A void pointer is a "generic" type of pointer. A void * can be converted to any other type of pointer without an explicit cast. You cannot cast void * or do pointer arithmetic with it; you must first convert it to a pointer to the full data type.
It is used in those places where you need to work with different types of pointers in the same code. One common example is the qsort library function:
void qsort(void *base, size_t nmemb, size_t size, int (*compar)(const void *, const void *));
base is the address of the array, nmemb is the number of elements in the array, size is the size of each element, and compar is a pointer to a function that compares two elements of the array. It is called like this:
int iArr[10]; double dArr[30]; long lArr[50]; ... qsort(iArr, sizeof iArr/sizeof iArr[0], sizeof iArr[0], compareInt); qsort(dArr, sizeof dArr/sizeof dArr[0], sizeof dArr[0], compareDouble); qsort(lArr, sizeof lArr/sizeof lArr[0], sizeof lArr[0], compareLong);
The array expressions iArr , dArr and lArr implicitly converted from array types to pointer types in a function call, and each of them is implicitly converted from a "pointer to int / double / long " to "pointer to void ".

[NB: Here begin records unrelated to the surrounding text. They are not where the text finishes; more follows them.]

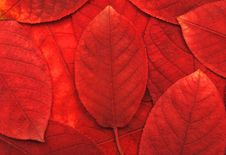 Free Red Leaves Stock Photos - 15895393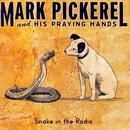 Snake In The Radio thumbnail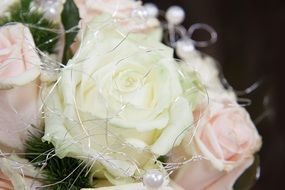 pink and white roses in a bouquet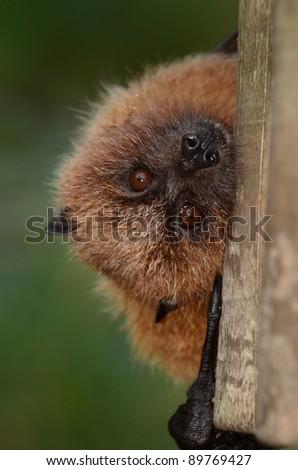 Rodrigues Fruit Bat Peeping - stock photo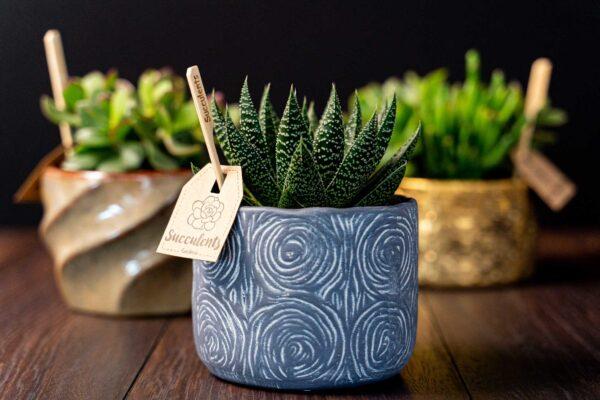 Aloe in vas de ceramica Rustic (1)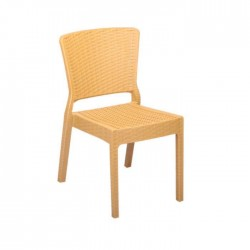 Beige Color Rattan Injection Chair
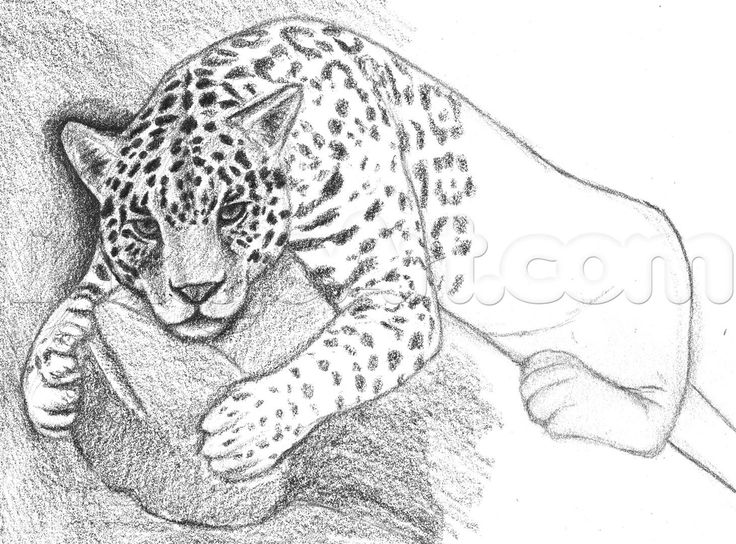 how to draw a jaguar step 9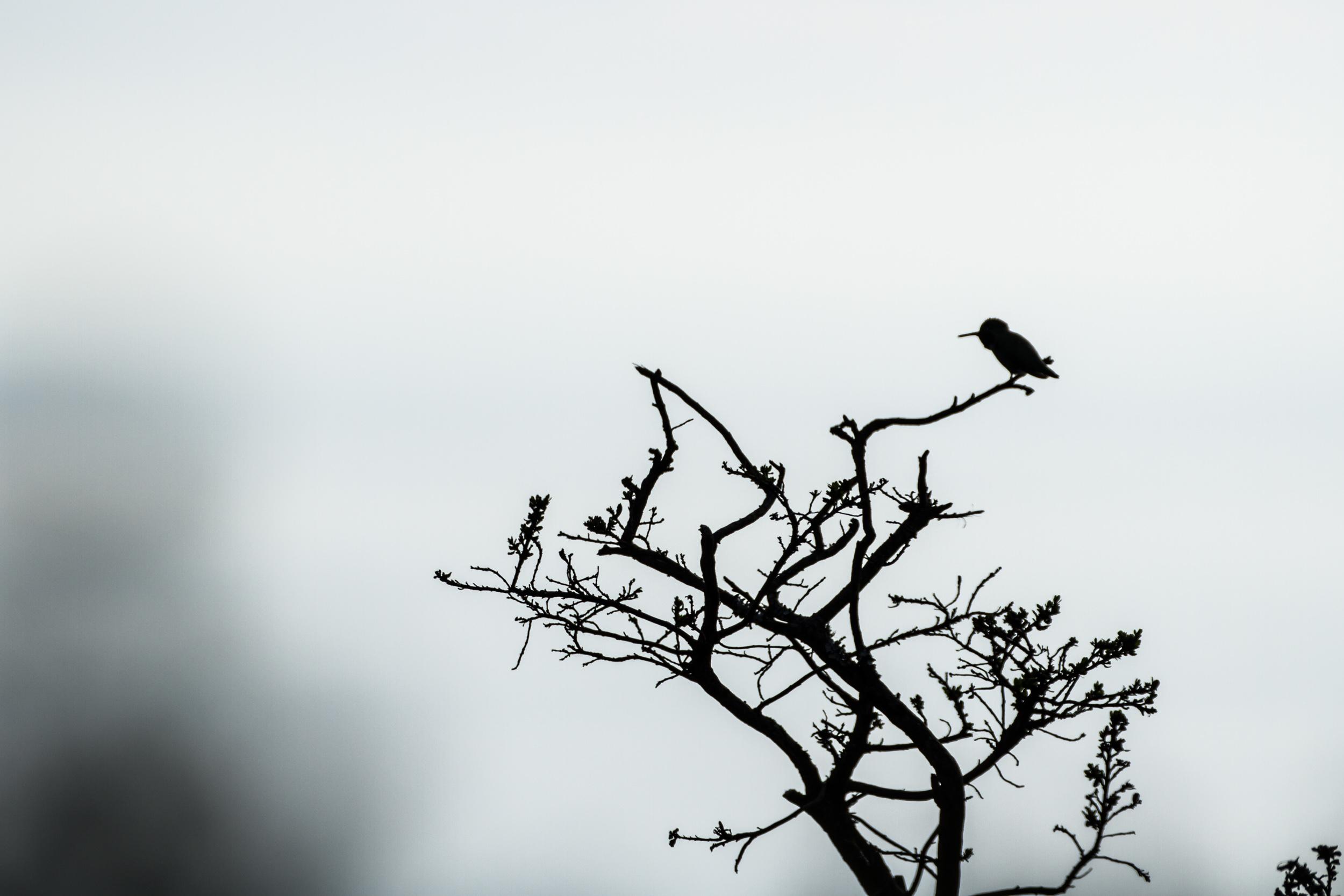 Wallpaper Wednesday – Hummingbird Silhouette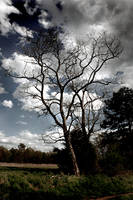 Tree by HiddenViolence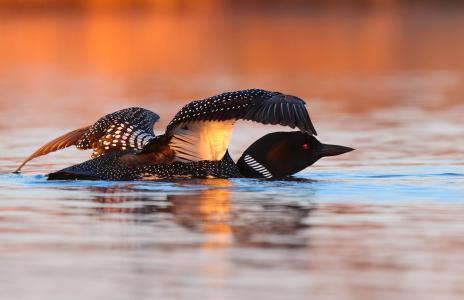 鸟,水,伟大的北部的懒人,动物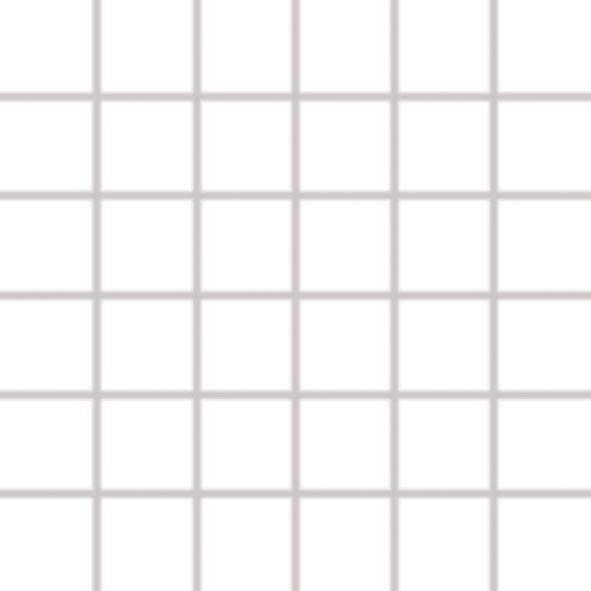Color Two (WHITE) - dlaždice mozaika 5x5 bílá matná, mrazuvzdorná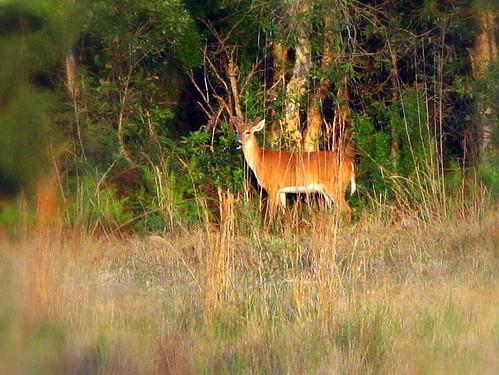 Distant Deer 20090416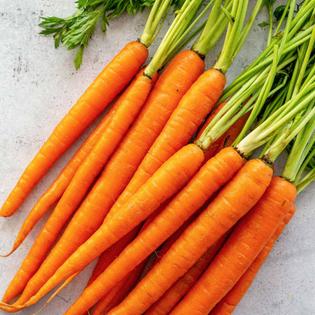 carrots-7-1200.jpg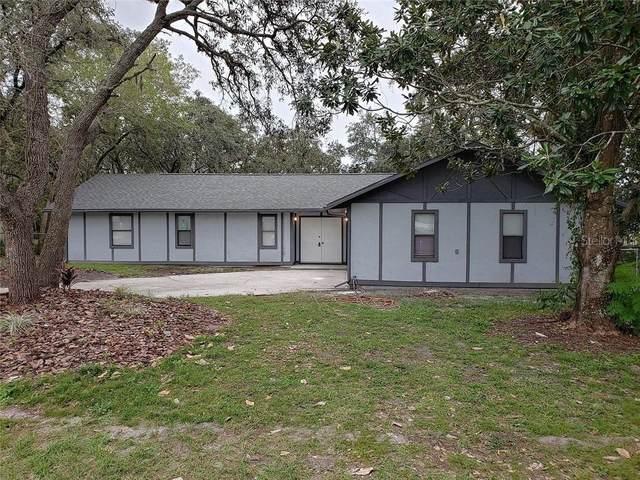 8369 Tranquil Drive, Spring Hill, FL 34606 (MLS #W7826883) :: Team Bohannon Keller Williams, Tampa Properties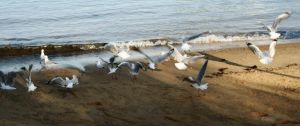 Seagulls in the early morning by CouchyCreature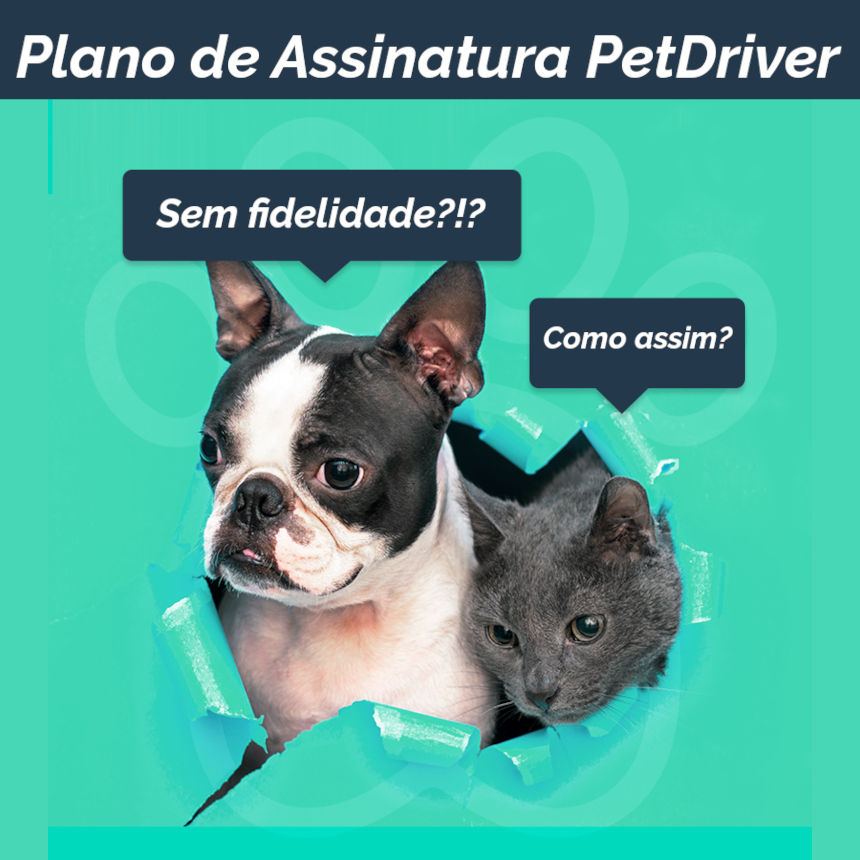 Plano de Assinatura PetDriver sem fidelidade!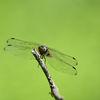 Trollslända - Dragonfly
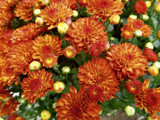 My First 2019 Mums by trixxie17, photography->flowers gallery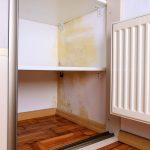 3 Mould Myths to be Wary Of - Amity Environmental - Mold Removal Calgary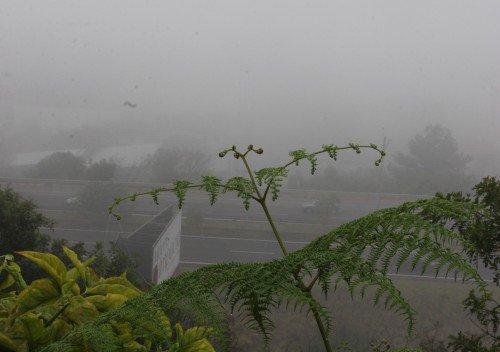 Neblina tomou conta da paisagem do Vale do Sinos nesta manh�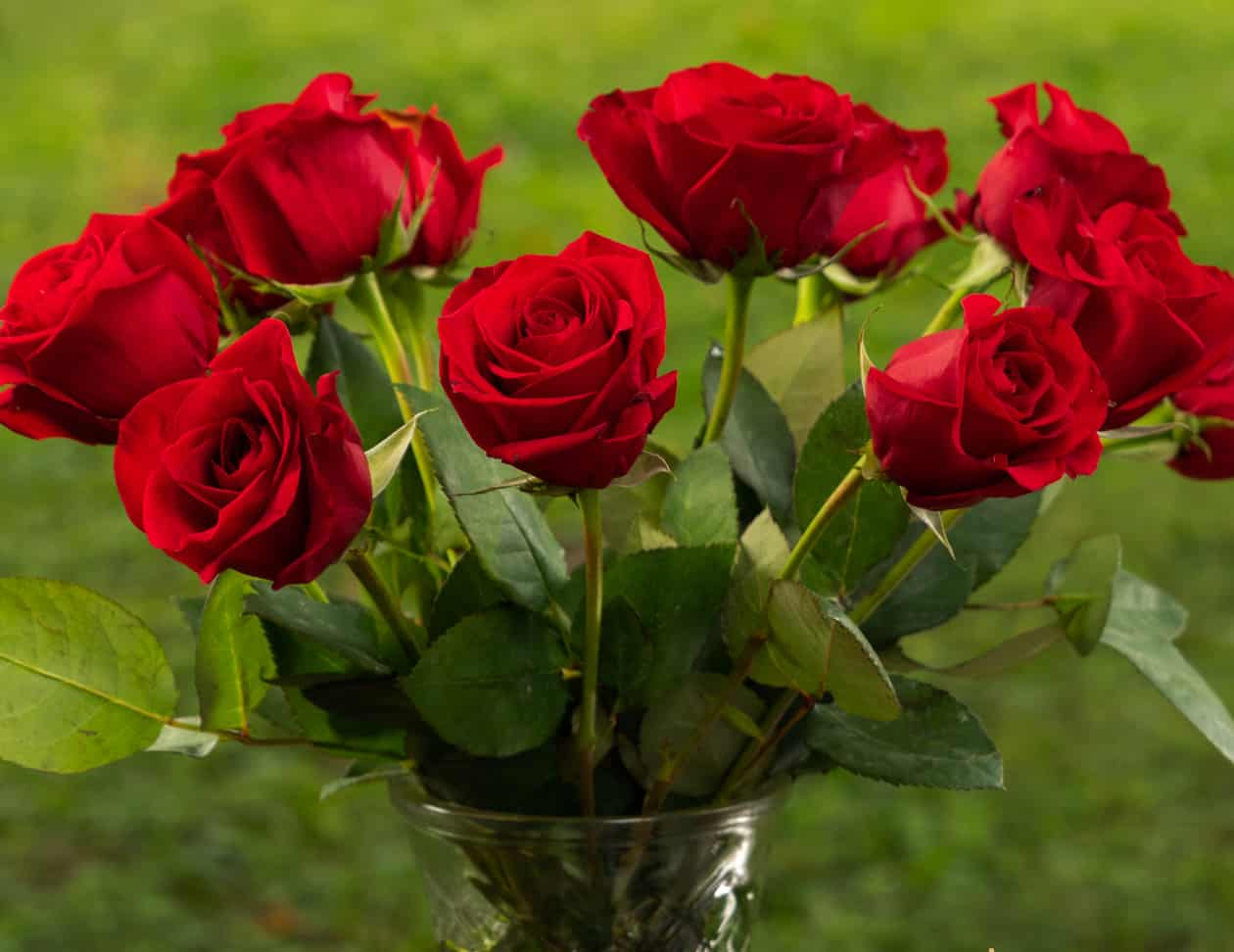 A dozen red roses in a glass vase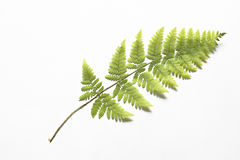 The dried fern for a herbarium. The dried fern on a white background Royalty Free Stock Image
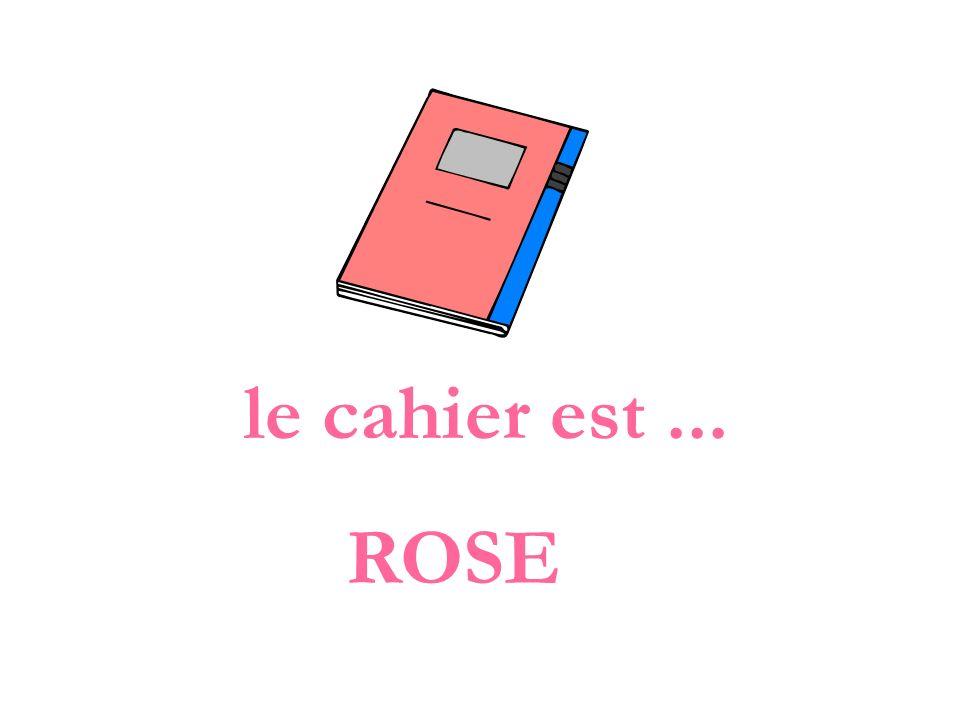 le cahier est... ROSE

The comparison functions look something like this:
int compareInt(const void *lhs, const void *rhs) { const int *x = lhs;
By accepting void * , qsort can work with arrays of any type.
The disadvantage of using void * is that you drop type protection from the window and into the oncoming traffic. There is nothing to protect you from the wrong comparison procedure:
qsort(dArr, sizeof dArr/sizeof dArr[0], sizeof dArr[0], compareInt);
compareInt expects its arguments to point to int s, but actually works with double s. It is not possible to catch this problem at compile time; you just end up with an incorrectly sorted array.